EXCERPTED TEXT
= = = = = = =

The date string formats that -d option takes are flexible, but as of now I am not sure whether it takes "6 Oct 2014" as is. Try a few permutations, or better, check the "info" page.
I am trying to shift the dates of a series of files by 9 hours. I've reached as far as this:
for i in *.MOV; do touch -r "$i" -d "-9 hours" "$i"; done
This should work in recent systems, but the touch command in OSX seems to be a bit outdated and not to support the -d switch.
I'm using Snow Leopard. Any idea on the best option for doing this with a single line command? I don't want to create a script for this.
Ok, sorted it out. OSX comes with a gtouch command, that knows the -d switch. It's part of GNU coreutils. See the comments below for information regarding availability on specific MacOS versions.
For more information on using relative dates with the -d switch see the manual.
Looking at the Wikipedia Page for Touch, it appears you're accustomed to the GNU version of Touch. Which MacOS isn't using.
For what you want to do, look into the "SetFile" command, which gets installed with XCode tools. You have -d and -m options, which reset the Created and Modified dates & times respectively.

= = = = = = =

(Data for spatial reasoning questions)
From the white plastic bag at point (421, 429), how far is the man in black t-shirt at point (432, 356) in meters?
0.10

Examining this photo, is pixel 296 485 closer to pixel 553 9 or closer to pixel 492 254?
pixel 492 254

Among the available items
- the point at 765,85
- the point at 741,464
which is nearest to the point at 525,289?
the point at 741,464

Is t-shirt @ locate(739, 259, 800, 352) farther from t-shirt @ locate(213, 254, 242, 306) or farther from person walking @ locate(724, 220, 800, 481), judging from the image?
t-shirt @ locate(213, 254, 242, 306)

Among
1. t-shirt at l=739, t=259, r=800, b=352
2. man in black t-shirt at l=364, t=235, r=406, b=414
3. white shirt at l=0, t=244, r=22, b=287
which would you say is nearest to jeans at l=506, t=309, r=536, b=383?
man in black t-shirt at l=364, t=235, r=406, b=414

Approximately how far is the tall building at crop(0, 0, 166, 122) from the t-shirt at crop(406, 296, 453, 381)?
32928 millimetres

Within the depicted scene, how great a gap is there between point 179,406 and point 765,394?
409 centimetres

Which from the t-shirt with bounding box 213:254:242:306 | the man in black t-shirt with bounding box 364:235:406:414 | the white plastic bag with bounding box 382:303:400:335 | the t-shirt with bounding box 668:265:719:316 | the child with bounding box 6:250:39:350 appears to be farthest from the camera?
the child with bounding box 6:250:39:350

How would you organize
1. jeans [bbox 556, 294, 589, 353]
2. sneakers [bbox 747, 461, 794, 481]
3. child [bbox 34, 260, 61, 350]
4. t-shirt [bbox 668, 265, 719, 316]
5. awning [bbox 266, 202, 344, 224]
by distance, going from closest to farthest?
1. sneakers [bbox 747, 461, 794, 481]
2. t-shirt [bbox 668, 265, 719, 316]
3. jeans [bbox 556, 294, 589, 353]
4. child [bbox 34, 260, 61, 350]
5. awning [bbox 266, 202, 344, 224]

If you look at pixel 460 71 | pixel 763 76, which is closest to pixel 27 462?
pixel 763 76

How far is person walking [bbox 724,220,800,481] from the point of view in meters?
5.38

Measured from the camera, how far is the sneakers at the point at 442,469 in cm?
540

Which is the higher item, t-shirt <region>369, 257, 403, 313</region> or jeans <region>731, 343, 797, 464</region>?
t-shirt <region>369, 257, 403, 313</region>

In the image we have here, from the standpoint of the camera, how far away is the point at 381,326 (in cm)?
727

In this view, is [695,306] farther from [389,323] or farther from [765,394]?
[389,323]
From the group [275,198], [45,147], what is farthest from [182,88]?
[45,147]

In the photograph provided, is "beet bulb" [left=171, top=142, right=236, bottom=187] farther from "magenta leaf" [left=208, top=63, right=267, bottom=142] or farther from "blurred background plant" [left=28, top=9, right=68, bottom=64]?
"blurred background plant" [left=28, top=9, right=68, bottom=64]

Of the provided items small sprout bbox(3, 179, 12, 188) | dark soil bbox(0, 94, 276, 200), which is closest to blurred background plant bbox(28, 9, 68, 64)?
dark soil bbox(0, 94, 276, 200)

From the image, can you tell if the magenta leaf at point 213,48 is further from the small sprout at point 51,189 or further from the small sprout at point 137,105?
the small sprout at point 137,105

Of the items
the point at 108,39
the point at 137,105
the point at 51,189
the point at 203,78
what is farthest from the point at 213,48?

= = = = = = =

YOUR OBJECTIVE
Carry on the thread on changing file timestamps in macOS, starting after its last sentence. This data has no connection to the thread on changing file timestamps in macOS.

ANSWER FOR THE TASK
http://developer.apple.com/library/mac/#documentation/Darwin/Reference/ManPages/man1/SetFile.1.html
Donno OS X, but it should be easy enough to
get curr time stamp on the file
convert it to seconds
subtract 9 hours (9*60*60 secs) from it
convert it back to the format accepted by touch's -t option
run touch command
All this of course can be done in a single for loop on command line.
Here are simple examples from WikiPedia showing back and forth conversion.
# To convert a specific time stamp to Unix epoch time (seconds since 1970-01-01):
date +"%s" -d "Fri Apr 24 13:14:39 CDT 2009"
# 1240596879
# To convert Unix epoch time (seconds since 1970-01-01) to a human readable format:
date -d "UTC 1970-01-01 1240596879 secs"
# Fri Apr 24 13:14:39 CDT 2009
# Or:
date -ud #1000000000
# Sun Sep 9 01:46:40 UTC 2001
# or: Haven't tested this but should work..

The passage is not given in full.